Tugas Anda
Jawab pertanyaan berikut berdasarkan berita tentang rapat paripurna AKD DPRD Kabupaten Cirebon di bawah.
(a) Yoga Setiawan adalah anggota DPRD dari partai apa?
(b) Ke kota mana Yoga langsung berangkat setelah melakukan WO?
(c) Menurut PP 47, berapa kewenangan yang dimiliki pimpinan sementara?

SUMBER, SC- Anggota DPRD Kabupaten Cirebon dari partai Hanura, Yoga Setiawan menilai rapat paripurna pembentukan dan penetapan Alat Kelengkapan DPRD (AKD) Kabupaten Cirebon, yang digelar pada Senin malam (14/10) cacat hukum. Hal itu karena yang mendasari, rapat pembentukan akd dasarnya tidak pas.
Hal itu ditegaskan Yoga saat dihubungi Suara Cirebon, Selasa (15/10) tadi malam. Menurutnya, karena undangan yang didapat semua fraksi masih pimpinan sementara. Harusnya sesuai PP itu pimpinan definitif. Jadi seharusnya ketika pelantikan ketua definitif masih ada tenggang waktu untuk merumuskan AKD.
“Bukan siang dilantik, sore langsung membentuk AKD, kan tidak benar. Setahu saya paripurna lanjut, setelah saya WO langsung berangkat ke Bandung. Enggak tahu komposisi AKD, karena saya anggap cacat hukum, secara legal tidak pas. Kalau dibilang sah ya sah saja paripurna sih cuma kan SOP tidak dipakai. Kalau SOP tidak dipakai berarti cacat,” tegas Yoga.
Menurut Yoga, mengacu pada PP 47 yang isinya bahwa pimpinan sementara hanya memiliki 4 kewenangan, diantaranya itu ya menghantarkan. “Menurut saya tergesa-gesa, ini tanda tanya besar ada apa dibalik terburu-burunya pembentukan AKD,” tambahnya.
Disinggung dugaan kepentingan dalam ketergesa-gesaan rapat AKD, Yoga menjelaskan, mungkin ini sesuai statemennya Luthfi bahwa partai yang tidak mau berkoalisi akan kita tinggal. “Bahwasannya Luthfi pernah berstatemen, partai yang tidak mau berkoalisi akan kita tinggal. Berarti di sini ada garis besar, ada apa nih sebetulnya. Apakah di DPRD ini memang ada koalisi, saya enggak tahu. Kalau ada koalisi berarti jelas-jelas mementingkan suatu golongan kalau menurut saya,” jelas Yoga.

Data Sumber
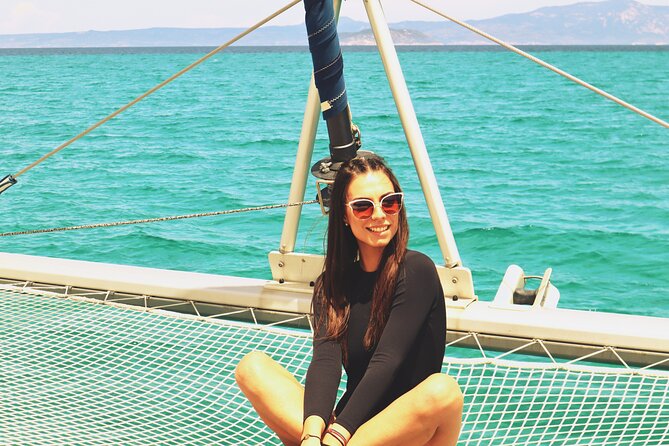 Full Day Santorini Catamaran Private Cruise with meal and transfer - Stop by stop: Red Beach and White Beach, the volcanic color contrast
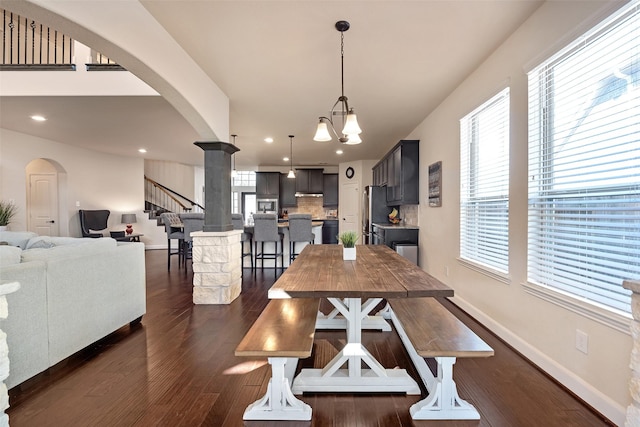 dining area with arched walkways, a notable chandelier, dark wood-type flooring, and baseboards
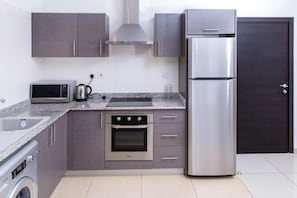 Apartment, 2 Bedrooms | Private kitchen | Fridge, microwave, oven, stovetop - PLS Apartments-East Legon (Accra)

Jawaban Tugas
(a) Partai Hanura.
(b) Bandung.
(c) Empat kewenangan.